> TASK INSTRUCTIONS: In the records that follow, the lines from the one containing "央行/Wind | 20260709 |" to the one containing "来源：Wind，iFind，国金证券研究所", inclusive, are to be given again exactly.

SOURCE DATA below:

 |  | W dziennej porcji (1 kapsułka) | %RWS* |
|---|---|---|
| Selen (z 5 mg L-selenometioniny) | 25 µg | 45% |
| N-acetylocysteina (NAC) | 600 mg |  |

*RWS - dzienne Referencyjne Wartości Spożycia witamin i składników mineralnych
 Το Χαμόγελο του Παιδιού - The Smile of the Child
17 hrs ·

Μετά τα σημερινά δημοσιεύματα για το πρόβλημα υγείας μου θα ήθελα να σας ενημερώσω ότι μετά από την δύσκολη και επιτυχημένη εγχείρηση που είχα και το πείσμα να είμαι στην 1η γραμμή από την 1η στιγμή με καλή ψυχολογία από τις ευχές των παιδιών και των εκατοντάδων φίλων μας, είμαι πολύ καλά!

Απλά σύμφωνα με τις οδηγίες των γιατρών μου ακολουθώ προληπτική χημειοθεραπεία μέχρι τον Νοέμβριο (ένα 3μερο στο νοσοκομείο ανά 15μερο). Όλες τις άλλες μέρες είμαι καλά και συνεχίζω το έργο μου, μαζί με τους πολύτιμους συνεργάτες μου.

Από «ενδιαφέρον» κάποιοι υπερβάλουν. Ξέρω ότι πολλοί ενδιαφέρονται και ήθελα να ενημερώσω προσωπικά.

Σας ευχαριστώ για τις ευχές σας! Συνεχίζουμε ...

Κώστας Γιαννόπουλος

End of SOURCE DATA.
SOURCE DATA below:

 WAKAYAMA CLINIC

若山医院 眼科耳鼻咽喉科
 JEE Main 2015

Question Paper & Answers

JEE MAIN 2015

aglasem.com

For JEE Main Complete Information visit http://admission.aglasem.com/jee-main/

End of SOURCE DATA.
SOURCE DATA below:

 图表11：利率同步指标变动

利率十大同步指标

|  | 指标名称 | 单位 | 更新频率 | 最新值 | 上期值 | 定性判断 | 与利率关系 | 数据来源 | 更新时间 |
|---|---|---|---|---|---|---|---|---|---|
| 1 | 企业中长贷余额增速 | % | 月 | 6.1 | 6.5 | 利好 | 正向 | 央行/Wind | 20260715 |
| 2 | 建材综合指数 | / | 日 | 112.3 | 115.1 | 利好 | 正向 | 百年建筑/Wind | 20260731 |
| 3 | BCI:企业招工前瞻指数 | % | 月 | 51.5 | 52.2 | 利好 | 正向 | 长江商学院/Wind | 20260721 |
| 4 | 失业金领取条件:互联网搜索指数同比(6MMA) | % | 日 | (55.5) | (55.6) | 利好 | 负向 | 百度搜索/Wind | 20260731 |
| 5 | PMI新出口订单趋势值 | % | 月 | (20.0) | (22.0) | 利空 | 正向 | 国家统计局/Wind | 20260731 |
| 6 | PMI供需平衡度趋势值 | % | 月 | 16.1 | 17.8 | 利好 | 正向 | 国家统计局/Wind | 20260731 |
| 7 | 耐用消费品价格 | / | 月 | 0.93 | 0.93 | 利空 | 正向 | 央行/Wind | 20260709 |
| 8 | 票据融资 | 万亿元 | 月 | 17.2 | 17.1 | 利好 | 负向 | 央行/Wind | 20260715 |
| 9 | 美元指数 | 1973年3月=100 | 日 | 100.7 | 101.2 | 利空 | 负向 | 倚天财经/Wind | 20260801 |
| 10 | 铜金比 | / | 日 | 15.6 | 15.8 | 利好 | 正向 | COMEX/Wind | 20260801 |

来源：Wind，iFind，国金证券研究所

End of SOURCE DATA.

> OUTPUT:
| 7 | 耐用消费品价格 | / | 月 | 0.93 | 0.93 | 利空 | 正向 | 央行/Wind | 20260709 |
| 8 | 票据融资 | 万亿元 | 月 | 17.2 | 17.1 | 利好 | 负向 | 央行/Wind | 20260715 |
| 9 | 美元指数 | 1973年3月=100 | 日 | 100.7 | 101.2 | 利空 | 负向 | 倚天财经/Wind | 20260801 |
| 10 | 铜金比 | / | 日 | 15.6 | 15.8 | 利好 | 正向 | COMEX/Wind | 20260801 |

来源：Wind，iFind，国金证券研究所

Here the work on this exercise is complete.